I have created a new planning for me, with the majority things that were reccomended, and I think this is a plan that I can do even if I am in a tournament:
Monday: 1 blindfold game with analysis, and 1 hour of puzzles
Tuesday: 3 games with analysis
Wednesday: 1 blindfold game with analysis and 1 hour of puzzles
Thursday: 3 games with analysis
Friday: 1 hour or 2 hours of lesson
Saturday: 1 blindfold game with analysis and 30 minutes of puzzles
Sunday: Playing both Sunday Rapid Improvers and analyzing those games
Thread by: @hhart10k
Let's discuss and if you are stuck on something related to the above, ask for help so that we can elaborate and improve together.
1. Training Schedule: My main training schedule changes very often but what I've discovered over time is no matter what my training schedule is one fact remains: I need to play games.
a typical plan for me is as such:
a. tactic warm ups
b. play 1-3 games playing and reviewing *and* documenting if i am feeling diligent
c. doing *some kind* of additional study (chess network instructional games, opening study on chessable, or god forbid a book haha for example, etc)

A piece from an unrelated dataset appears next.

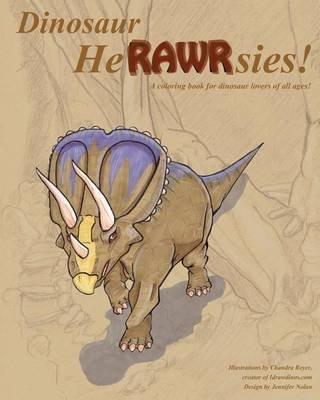 Dinosaur Herawrsies - A Coloring Book for Dinosaur Fans (Paperback): Chandra Reyer, Jennifer Nolan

2. I personally know I've made progress if I have put in my game requirements. Right now I ignore all the noise of elo going up and down and only focus on the number of games i've played the last 7 days, 30 days, 90 days, and 1 year. My current goal is to hit 2000 and based on looking at the data of the rate of progress, I really need to be playing a minimum of 3 games a day. So if i see less than 21 games over a 7 day period i know i'm not putting in the work. Obviously you can look at elo to see if you are progressing, but just ask yourself, have you ever played 500 games of chess and not gotten stronger? for most people, simply playing is the answer. Other's who don't review their games might need to start doing that.
This is sort of the surface of what kicks my personal chess development in high gear. Would love to hear more training plans others have!